--- Records to process ---

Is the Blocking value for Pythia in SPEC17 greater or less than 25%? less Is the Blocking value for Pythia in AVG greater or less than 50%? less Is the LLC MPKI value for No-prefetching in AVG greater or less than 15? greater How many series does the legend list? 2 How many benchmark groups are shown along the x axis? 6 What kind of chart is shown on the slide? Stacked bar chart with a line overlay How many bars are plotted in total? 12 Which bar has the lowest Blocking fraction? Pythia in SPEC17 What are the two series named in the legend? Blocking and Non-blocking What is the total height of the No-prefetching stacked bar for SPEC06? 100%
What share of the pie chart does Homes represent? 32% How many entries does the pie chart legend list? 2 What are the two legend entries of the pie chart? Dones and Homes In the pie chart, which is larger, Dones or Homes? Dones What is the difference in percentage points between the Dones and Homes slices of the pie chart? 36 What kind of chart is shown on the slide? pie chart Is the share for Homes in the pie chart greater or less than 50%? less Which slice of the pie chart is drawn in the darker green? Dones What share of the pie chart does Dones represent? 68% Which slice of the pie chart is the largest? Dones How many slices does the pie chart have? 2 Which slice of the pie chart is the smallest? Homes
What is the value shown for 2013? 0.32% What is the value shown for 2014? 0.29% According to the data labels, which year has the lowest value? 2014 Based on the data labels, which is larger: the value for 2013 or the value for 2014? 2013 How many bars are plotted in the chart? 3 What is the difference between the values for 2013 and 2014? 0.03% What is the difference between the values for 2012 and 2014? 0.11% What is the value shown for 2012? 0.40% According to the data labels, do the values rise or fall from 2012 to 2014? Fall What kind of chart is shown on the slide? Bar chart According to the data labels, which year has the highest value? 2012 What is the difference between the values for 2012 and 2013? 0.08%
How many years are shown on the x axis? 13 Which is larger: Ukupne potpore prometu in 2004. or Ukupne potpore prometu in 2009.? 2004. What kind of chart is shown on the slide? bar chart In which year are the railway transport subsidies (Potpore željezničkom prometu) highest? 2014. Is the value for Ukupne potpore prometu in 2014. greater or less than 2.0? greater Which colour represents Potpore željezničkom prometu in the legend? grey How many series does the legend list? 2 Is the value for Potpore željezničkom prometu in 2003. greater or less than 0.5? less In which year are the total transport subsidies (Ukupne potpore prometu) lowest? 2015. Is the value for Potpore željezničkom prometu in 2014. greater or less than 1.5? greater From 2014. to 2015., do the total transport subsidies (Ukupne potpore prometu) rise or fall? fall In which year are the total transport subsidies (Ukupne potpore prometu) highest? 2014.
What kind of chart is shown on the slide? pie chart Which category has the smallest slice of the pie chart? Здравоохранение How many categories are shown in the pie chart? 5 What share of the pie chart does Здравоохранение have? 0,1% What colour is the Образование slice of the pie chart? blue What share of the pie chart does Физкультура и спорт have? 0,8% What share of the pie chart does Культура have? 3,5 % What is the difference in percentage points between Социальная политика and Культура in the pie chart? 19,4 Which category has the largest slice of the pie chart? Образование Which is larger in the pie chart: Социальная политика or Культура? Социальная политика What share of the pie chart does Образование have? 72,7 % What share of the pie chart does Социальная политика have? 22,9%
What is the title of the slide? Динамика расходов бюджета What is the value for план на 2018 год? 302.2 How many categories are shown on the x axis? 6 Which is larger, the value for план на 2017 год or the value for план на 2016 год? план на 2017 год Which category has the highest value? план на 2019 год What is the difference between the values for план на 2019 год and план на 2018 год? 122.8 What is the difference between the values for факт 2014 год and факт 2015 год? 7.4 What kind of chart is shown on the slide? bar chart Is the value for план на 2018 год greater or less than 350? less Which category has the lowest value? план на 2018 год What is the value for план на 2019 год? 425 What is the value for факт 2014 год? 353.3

---

## Problem requirements
Reproduce every one of the records above word for word, keeping each line intact.

## Finished task
Is the Blocking value for Pythia in SPEC17 greater or less than 25%? less Is the Blocking value for Pythia in AVG greater or less than 50%? less Is the LLC MPKI value for No-prefetching in AVG greater or less than 15? greater How many series does the legend list? 2 How many benchmark groups are shown along the x axis? 6 What kind of chart is shown on the slide? Stacked bar chart with a line overlay How many bars are plotted in total? 12 Which bar has the lowest Blocking fraction? Pythia in SPEC17 What are the two series named in the legend? Blocking and Non-blocking What is the total height of the No-prefetching stacked bar for SPEC06? 100%
What share of the pie chart does Homes represent? 32% How many entries does the pie chart legend list? 2 What are the two legend entries of the pie chart? Dones and Homes In the pie chart, which is larger, Dones or Homes? Dones What is the difference in percentage points between the Dones and Homes slices of the pie chart? 36 What kind of chart is shown on the slide? pie chart Is the share for Homes in the pie chart greater or less than 50%? less Which slice of the pie chart is drawn in the darker green? Dones What share of the pie chart does Dones represent? 68% Which slice of the pie chart is the largest? Dones How many slices does the pie chart have? 2 Which slice of the pie chart is the smallest? Homes
What is the value shown for 2013? 0.32% What is the value shown for 2014? 0.29% According to the data labels, which year has the lowest value? 2014 Based on the data labels, which is larger: the value for 2013 or the value for 2014? 2013 How many bars are plotted in the chart? 3 What is the difference between the values for 2013 and 2014? 0.03% What is the difference between the values for 2012 and 2014? 0.11% What is the value shown for 2012? 0.40% According to the data labels, do the values rise or fall from 2012 to 2014? Fall What kind of chart is shown on the slide? Bar chart According to the data labels, which year has the highest value? 2012 What is the difference between the values for 2012 and 2013? 0.08%
How many years are shown on the x axis? 13 Which is larger: Ukupne potpore prometu in 2004. or Ukupne potpore prometu in 2009.? 2004. What kind of chart is shown on the slide? bar chart In which year are the railway transport subsidies (Potpore željezničkom prometu) highest? 2014. Is the value for Ukupne potpore prometu in 2014. greater or less than 2.0? greater Which colour represents Potpore željezničkom prometu in the legend? grey How many series does the legend list? 2 Is the value for Potpore željezničkom prometu in 2003. greater or less than 0.5? less In which year are the total transport subsidies (Ukupne potpore prometu) lowest? 2015. Is the value for Potpore željezničkom prometu in 2014. greater or less than 1.5? greater From 2014. to 2015., do the total transport subsidies (Ukupne potpore prometu) rise or fall? fall In which year are the total transport subsidies (Ukupne potpore prometu) highest? 2014.
What kind of chart is shown on the slide? pie chart Which category has the smallest slice of the pie chart? Здравоохранение How many categories are shown in the pie chart? 5 What share of the pie chart does Здравоохранение have? 0,1% What colour is the Образование slice of the pie chart? blue What share of the pie chart does Физкультура и спорт have? 0,8% What share of the pie chart does Культура have? 3,5 % What is the difference in percentage points between Социальная политика and Культура in the pie chart? 19,4 Which category has the largest slice of the pie chart? Образование Which is larger in the pie chart: Социальная политика or Культура? Социальная политика What share of the pie chart does Образование have? 72,7 % What share of the pie chart does Социальная политика have? 22,9%
What is the title of the slide? Динамика расходов бюджета What is the value for план на 2018 год? 302.2 How many categories are shown on the x axis? 6 Which is larger, the value for план на 2017 год or the value for план на 2016 год? план на 2017 год Which category has the highest value? план на 2019 год What is the difference between the values for план на 2019 год and план на 2018 год? 122.8 What is the difference between the values for факт 2014 год and факт 2015 год? 7.4 What kind of chart is shown on the slide? bar chart Is the value for план на 2018 год greater or less than 350? less Which category has the lowest value? план на 2018 год What is the value for план на 2019 год? 425 What is the value for факт 2014 год? 353.3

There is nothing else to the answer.